« Otages intimes » de Jeanne Benameur : l’écriture captive
Romancière établie et animatrice d’ateliers d’écriture, Jeanne Benameur nous revient au cœur de l’été avec un roman au titre à susurrer : Otages intimes.
[rating=3]
Tout roman doit répondre pour l’auteure à une quête intime. Ici, nous confie-t-elle, “le questionnement était : quelle part de nous est toujours prise en otage ?”. S’appuyant sur l’histoire d’Étienne, photographe de guerre pris en otage, libéré dans les premières pages, Jeanne Benameur tisse patiemment le retour à la vie de son héros abîmé et sa lente reconstruction psychique et physique.
Le corps a toujours eu son importance, chez Benameur (comme dans son précédent roman, Profanes), et c’est bien en écoutant ses moindres ressacs intérieurs qu’Etienne va pouvoir envisager de reprendre le cours de sa vie, auprès de ses compagnons d’enfance, Enzo et Jofranka. Mais à mesure que la clarté se fait en lui, c’est le voile d’obscurité de chacun des êtres sensibles auxquels il se frotte qui se donne à voir – leur part d’otage.
Une part d’enfance enfouie, sans doute, mais aussi les compromissions ou regrets sur lesquels il a bien fallu passer pour avancer. Dans une écriture à la fois sensible et organique, l’auteure prend le temps de décortiquer ces affects tout en laissant leur part de mystère à ses personnages, comme Irène, la mère du photographe.
Quelques tics d’écriture peuvent irriter, notamment cette suppression relativement systématique de la ponctuation quand rien ne le justifie, mais la délicatesse et la justesse priment.
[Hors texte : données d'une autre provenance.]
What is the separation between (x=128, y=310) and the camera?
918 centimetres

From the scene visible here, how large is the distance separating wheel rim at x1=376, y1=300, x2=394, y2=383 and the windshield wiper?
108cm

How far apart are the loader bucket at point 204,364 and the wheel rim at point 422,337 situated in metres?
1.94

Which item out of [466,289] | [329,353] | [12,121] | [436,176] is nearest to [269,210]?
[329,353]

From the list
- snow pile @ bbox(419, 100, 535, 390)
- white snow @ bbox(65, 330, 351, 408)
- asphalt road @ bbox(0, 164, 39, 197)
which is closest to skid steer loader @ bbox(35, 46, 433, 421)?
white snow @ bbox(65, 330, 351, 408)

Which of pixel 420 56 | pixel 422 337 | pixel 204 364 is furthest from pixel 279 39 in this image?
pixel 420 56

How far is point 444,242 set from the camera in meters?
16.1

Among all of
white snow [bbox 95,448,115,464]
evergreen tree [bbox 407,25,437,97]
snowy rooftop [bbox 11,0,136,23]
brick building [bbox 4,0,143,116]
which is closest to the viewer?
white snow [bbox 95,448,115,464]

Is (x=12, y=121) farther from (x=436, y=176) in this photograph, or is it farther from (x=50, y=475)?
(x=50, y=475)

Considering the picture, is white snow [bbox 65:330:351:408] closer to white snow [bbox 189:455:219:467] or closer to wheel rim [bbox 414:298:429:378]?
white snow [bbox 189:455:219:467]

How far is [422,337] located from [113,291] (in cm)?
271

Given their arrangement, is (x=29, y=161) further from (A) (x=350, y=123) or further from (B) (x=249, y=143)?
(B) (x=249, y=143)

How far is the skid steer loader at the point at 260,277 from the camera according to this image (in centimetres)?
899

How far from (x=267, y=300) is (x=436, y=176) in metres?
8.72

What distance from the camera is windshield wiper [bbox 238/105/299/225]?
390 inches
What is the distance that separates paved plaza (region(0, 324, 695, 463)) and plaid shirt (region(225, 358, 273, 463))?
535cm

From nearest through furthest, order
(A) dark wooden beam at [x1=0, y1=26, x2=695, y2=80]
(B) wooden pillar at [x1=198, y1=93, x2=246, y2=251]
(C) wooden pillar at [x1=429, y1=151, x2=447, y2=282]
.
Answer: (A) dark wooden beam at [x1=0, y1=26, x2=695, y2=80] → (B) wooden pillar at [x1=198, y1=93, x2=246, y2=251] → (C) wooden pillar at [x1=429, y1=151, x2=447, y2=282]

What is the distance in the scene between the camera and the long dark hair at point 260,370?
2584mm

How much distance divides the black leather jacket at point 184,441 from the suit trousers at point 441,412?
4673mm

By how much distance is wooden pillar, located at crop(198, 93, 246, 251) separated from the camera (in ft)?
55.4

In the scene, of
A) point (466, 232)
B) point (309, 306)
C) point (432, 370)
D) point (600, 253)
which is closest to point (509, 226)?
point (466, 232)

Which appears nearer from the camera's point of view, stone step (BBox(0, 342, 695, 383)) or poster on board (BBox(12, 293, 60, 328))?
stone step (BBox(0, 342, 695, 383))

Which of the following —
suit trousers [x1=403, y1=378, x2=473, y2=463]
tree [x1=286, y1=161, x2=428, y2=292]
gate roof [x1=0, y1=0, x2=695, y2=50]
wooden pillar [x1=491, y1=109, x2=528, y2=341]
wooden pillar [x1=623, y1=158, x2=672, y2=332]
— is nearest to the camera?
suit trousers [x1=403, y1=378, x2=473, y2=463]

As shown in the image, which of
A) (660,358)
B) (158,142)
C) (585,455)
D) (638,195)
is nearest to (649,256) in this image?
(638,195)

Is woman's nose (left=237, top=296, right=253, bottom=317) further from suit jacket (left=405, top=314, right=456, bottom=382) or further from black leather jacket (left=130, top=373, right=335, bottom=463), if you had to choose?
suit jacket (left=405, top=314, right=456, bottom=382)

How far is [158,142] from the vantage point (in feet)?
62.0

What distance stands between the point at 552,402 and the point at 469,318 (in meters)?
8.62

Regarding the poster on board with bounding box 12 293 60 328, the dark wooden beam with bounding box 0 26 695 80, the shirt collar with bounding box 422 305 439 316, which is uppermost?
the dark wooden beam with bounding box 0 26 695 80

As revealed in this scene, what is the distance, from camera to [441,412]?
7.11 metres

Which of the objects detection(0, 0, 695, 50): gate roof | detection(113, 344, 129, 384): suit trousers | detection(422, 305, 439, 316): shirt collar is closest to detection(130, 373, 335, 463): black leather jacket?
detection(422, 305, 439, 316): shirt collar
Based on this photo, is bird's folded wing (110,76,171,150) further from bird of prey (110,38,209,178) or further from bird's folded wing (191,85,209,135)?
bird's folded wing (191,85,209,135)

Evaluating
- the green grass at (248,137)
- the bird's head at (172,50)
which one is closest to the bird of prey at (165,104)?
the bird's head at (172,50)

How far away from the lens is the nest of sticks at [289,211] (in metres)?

“L’homme qu’est son fils aujourd’hui a touché la mort, au fond de lui. Maintenant elle peut laisser tomber tous les masques qu’elle a portés pour rassurer. Il connaît la seule vérité : le pouvoir des mères est dérisoire devant la mort.” p. 59
Otages intimes, Jeanne Benameur, Actes Sud, 208 p.,18,80€ ou 13,99€ en version numérique. Sortie le 19 août 2015.